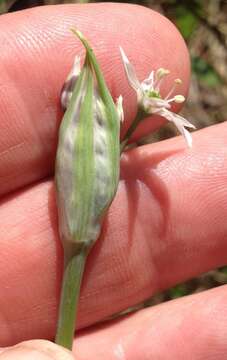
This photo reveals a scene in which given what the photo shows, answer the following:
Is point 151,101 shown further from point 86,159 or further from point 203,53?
point 203,53

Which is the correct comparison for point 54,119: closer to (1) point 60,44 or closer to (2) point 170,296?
(1) point 60,44

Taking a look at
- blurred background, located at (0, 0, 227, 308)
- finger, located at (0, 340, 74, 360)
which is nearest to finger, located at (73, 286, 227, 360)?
finger, located at (0, 340, 74, 360)

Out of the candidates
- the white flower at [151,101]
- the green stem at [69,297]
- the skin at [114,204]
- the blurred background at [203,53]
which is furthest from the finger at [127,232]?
the blurred background at [203,53]

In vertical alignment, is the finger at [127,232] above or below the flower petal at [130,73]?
below

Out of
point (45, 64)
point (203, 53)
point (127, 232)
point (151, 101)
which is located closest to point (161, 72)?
point (151, 101)

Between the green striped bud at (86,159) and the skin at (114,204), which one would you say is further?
the skin at (114,204)

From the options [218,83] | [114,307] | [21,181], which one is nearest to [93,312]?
[114,307]

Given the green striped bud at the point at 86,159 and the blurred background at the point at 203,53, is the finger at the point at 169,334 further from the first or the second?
the blurred background at the point at 203,53
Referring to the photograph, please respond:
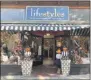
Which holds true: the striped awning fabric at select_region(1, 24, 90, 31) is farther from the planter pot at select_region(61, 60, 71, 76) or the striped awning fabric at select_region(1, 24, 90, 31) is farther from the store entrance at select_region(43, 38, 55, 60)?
the store entrance at select_region(43, 38, 55, 60)

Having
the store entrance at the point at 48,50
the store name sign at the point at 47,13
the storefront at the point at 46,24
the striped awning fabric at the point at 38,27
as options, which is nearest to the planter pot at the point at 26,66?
the storefront at the point at 46,24

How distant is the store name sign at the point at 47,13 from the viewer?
14172 mm

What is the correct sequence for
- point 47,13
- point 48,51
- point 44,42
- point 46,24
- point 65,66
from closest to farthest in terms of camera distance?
point 65,66 → point 46,24 → point 47,13 → point 44,42 → point 48,51

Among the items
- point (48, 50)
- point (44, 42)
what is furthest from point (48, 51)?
point (44, 42)

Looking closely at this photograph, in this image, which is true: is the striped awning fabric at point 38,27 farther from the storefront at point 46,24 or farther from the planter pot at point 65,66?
the planter pot at point 65,66

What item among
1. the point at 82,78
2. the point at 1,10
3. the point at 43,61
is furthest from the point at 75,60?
the point at 1,10

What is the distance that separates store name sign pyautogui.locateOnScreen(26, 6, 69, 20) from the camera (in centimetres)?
1417

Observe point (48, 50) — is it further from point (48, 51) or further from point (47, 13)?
point (47, 13)

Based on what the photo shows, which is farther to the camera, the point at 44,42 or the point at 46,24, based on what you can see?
the point at 44,42

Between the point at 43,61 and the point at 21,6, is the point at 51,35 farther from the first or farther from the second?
the point at 21,6

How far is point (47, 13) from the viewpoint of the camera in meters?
14.2

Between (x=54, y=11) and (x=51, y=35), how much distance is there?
371 cm

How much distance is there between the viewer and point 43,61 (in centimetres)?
1844

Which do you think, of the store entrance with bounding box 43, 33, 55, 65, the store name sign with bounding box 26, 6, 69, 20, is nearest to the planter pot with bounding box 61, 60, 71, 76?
the store name sign with bounding box 26, 6, 69, 20
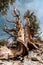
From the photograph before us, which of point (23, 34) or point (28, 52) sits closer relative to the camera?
point (28, 52)

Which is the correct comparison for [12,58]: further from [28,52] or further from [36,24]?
[36,24]

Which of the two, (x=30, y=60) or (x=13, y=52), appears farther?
(x=13, y=52)

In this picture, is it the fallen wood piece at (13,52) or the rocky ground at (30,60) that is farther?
the fallen wood piece at (13,52)

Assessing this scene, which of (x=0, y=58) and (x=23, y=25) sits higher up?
(x=23, y=25)

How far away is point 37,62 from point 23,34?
3723 mm

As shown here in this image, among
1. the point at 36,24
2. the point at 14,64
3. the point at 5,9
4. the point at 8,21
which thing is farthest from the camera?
the point at 36,24

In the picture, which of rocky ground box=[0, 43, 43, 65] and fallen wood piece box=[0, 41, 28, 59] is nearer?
rocky ground box=[0, 43, 43, 65]

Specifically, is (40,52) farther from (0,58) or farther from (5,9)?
(5,9)

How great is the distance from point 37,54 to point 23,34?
2634 millimetres

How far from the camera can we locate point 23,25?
18484 mm

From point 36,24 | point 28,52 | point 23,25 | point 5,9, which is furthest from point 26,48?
point 36,24

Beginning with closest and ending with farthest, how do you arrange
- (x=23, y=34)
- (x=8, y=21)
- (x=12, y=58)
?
(x=12, y=58)
(x=23, y=34)
(x=8, y=21)

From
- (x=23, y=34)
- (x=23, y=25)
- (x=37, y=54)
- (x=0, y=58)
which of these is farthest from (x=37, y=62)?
(x=23, y=25)

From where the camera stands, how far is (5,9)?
23.7 metres
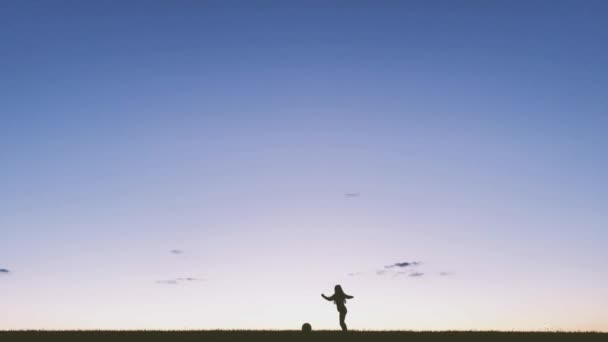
- - - - - - -
:: Problem details ::
State how many lines in the listing above contain the word "blurred", and give only that number.

:: The answer ::
5